Tapping that brings up a list of App activities, and there, second on the list, is our application. That our app appears at all indicates that our app has created a CLSContext tree.
The disclosure chevron to the right tells the teacher to drill in for the activities for this app.
And having tapped to drill in, guess what is presented to the teacher? The CLSContexts that are the first descendants of our app's main app context. Here of course we are displaying the titles for each CLSContext, not the identifiers. That's why their human readable. Notice that the last five have a disclosure chevron.
It should surprise you that these are the CLSContexts that had a quiz as well.
For example, if the teacher taps into the third item down, "What is a variable?", there's the quiz. But let's say that the teacher is creating a handout that introduces Swift. The class is not yet for variables so instead, the teacher backs up by tapping the button to return.

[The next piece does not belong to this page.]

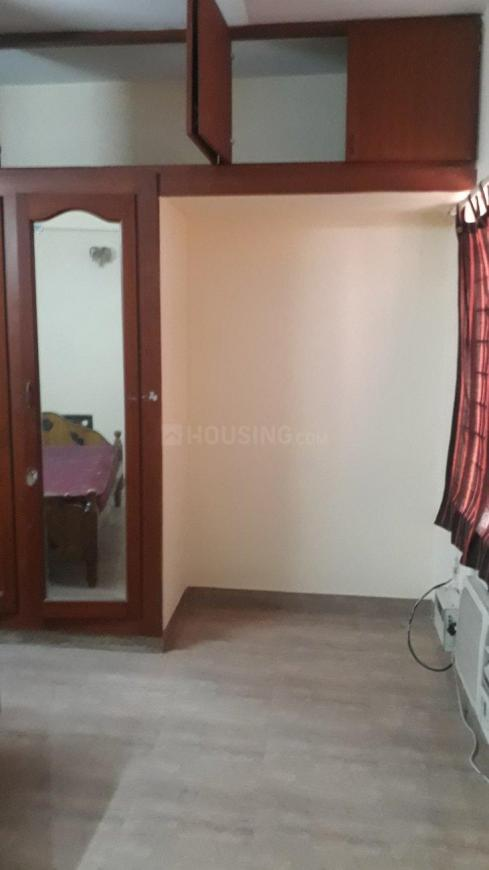 Bedroom Image of 1450 Sq.ft 3 BHK Apartment for rent in Thoraipakkam for 25000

The teacher then taps the Select button in the upper right and selects the "What is Swift?" activity. This is how you add an activity to a handout.
So now, we're back on the handout editing view. And at this point, the teacher can tap Post in the upper right corner and the handout will then be sent to the assignees. And as we saw before, a handout card with the activity displayed will appear in Schoolwork on everyone's device.

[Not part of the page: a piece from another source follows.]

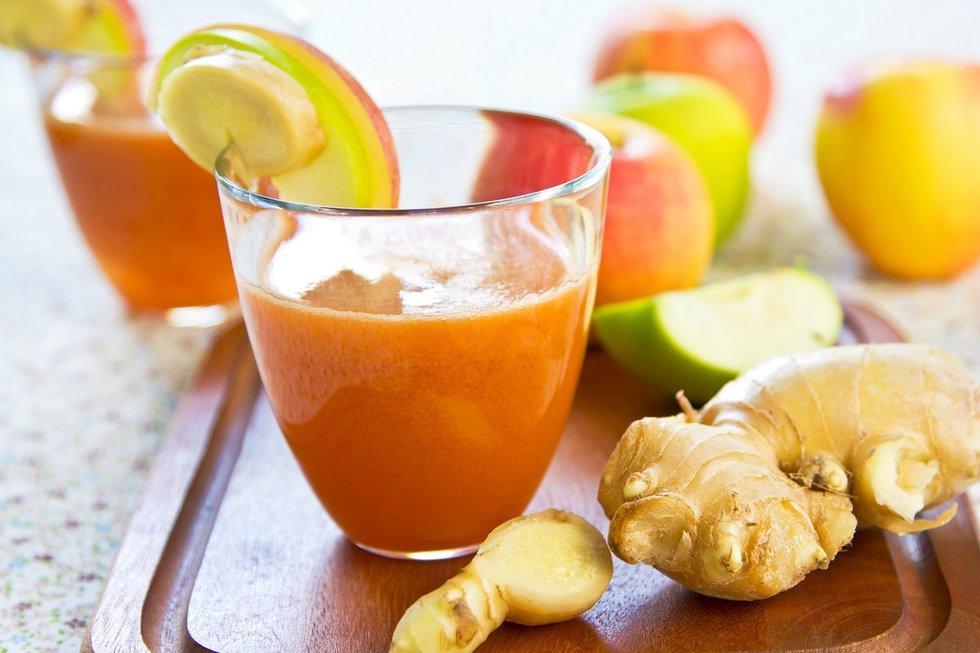 Imbierinis obuolių glotnutis. Shutterstock nuotr.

There is more to learn in ClassKit regarding what happens when the student taps on the activity and your app launches and how you report progress data, but that is outside of the scope of this session. I would refer you instead to the many resources associated with this session in particular, the ClassKit session from WWDC 2018.

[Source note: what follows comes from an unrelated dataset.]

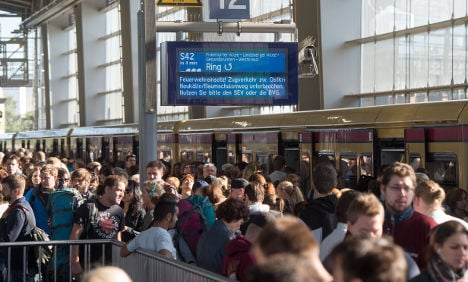 S-Bahn arson in support of refugees, group claims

But with that somewhat focused background on ClassKit, let's go now to the new features.
The features I'm going to describe were introduced in ClassKit for iOS version 12.2, so these are already available today.
We've added a new context provider extension, added a new function you can call to mark an activity as complete and added a new progress value.
The first feature I'll discuss is the Context Provider Extension. The name might be self-explanatory. It is a new extension you can create for your app that will be called upon to create your CLSContext tree to provide contexts.
But before I explain how it works, I want to show you how you would initially create this extension. Here is the most recent Xcode. If you go to the File menu and select New and then Target, for the iOS application Extensions Templates, there is a new template for ClassKit Context Provider.
When you add this target to your app, it creates a single new file for you. Let me explain how the Context Provider Extension works by showing you boilerplate code that you might implement. I'll show you after how it will likely be used by Schoolwork.
So, I said that a context provider extension adds a single file. It's in fact just a single class. CLSContextProvider is the super class where you must override just one function, updateDescendants of context completion.
ClassKit will call your extensions updateDescendants call. When called, your extension is being asked to add a minimum, update or provide the children's CLSContexts, of the CLSContext being passed in.
You don't return these children in the function, mind you. Your extension is being asked to add or update just a specific part of your app's context tree and to save those changes.
And for reasons I'll explain your code in this function should be as performant as possible.
I'll go back to our earlier example to give you an idea of how this all might work. Imagine your extension being called updateDescendants of context completion being called. And the CLSContext passed in is your app's main app context. How does your code know it's the main app context? The simplest check is to see if the CLSContext passed in has a parent. Only the main app context is parentless. So, your contract is to update your context tree to provide at least the first tier, that is, the immediate children CLSContext of your main app context. If you recall from our example, this would correspond to the CLSContext what is an IDE, what is Swift, what is a variable, et cetera. Those seven top level lessons, or since we've been referring to them by their identifiers, these.
If these children are all there, exist already in your context tree, do not need to be modified, then your code need do nothing at all. You can simply call the completion block and pass no error to indicate all is well.
But the extension exists to allow you to create this portion of your tree in the event that the teacher had never yet visited this portion of your app. Maybe they have never launched your app at all.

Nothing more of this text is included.